In January 2013, at the time of closing arguments, the defence made an application to the tribunal asking that it direct the museum to produce the original document. A copy of a photograph of Momena’s statement was appended to the application.
The tribunal rejected the request saying that the ‘photographed copy’ of the alleged document would though ‘be taken into due notice at the time of passing our final verdict.’
The tribunal’s judgment does mention the statement but held that it could not be used to consider the credibility of Momena as the copy given by the tribunal had not been authenticated, that they had not been given to the court as part of the defence papers earlier in the proceedings, and it had not been subject to judicial questioning and scrutiny.

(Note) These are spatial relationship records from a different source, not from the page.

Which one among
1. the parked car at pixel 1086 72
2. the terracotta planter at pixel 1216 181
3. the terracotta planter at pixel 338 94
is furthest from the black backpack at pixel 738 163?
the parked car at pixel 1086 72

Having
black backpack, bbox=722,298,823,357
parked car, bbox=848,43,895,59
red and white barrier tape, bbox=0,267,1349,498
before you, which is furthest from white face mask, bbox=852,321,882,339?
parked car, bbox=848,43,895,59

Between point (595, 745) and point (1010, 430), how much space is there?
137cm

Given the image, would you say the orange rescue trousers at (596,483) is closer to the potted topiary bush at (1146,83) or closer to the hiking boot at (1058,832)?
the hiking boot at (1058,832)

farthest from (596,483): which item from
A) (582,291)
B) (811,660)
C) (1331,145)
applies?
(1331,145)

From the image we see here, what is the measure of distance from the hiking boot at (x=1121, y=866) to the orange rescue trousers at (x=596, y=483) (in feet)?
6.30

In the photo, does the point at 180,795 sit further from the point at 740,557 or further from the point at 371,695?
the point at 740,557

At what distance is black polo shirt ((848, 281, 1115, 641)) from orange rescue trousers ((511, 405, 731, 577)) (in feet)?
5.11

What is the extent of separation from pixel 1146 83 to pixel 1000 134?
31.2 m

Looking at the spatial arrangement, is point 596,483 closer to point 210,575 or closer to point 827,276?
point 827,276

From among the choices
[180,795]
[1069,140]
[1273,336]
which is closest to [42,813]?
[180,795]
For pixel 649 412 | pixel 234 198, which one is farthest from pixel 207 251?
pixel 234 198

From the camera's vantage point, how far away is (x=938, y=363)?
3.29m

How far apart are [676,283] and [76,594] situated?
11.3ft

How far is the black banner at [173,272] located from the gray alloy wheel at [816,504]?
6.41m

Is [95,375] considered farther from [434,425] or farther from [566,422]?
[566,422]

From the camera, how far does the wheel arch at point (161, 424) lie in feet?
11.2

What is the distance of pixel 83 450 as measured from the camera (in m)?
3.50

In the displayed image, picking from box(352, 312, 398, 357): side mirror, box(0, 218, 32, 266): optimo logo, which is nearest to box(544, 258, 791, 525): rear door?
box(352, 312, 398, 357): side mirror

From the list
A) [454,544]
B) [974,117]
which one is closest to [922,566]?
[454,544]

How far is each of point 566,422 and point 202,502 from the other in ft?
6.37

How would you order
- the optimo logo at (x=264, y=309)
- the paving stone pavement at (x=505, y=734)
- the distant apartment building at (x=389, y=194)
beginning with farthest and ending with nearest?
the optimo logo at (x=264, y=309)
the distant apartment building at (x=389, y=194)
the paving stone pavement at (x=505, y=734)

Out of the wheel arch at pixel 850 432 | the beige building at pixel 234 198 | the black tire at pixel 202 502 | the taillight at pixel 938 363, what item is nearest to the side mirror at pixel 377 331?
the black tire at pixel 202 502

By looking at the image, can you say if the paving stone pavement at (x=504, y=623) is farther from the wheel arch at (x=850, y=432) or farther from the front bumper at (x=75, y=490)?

‘Inaccuracies or inconsistencies between the content of testimony made under solemn declaration to the Tribunal and their earlier statement made to any person, non-judicial body or organisation alone is not a ground for believing that the witnesses have given false testimony,’ the tribunal stated in its judgment.
In the appellate division, the tribunal supported its decision not to recall Momena to be re-examined on the Jallad Kanna statement. Justice Sinha stated: ‘I want to point out here that there is no scope on the part of a tribunal to consider extraneous facts to bring those facts in its judgement which are not legally admitted into evidence.’]
1. The review was maintainable – i.e could be heard by the appellate division
2. That it has been show that there was ‘an error apparent on the face of the record’
3. If petition is denied, then, the court should take into account Article 104 and its ability to pass orders for ‘complete justice’
4. That around the world it is now accepted that accepted that one should not take a life
The Attorney General was asked if he wanted to respond and he said no.
Final order
There was a short adjournment and the court then came back and said that both of Molla’s applications were ‘dismissed’ . There were no observations.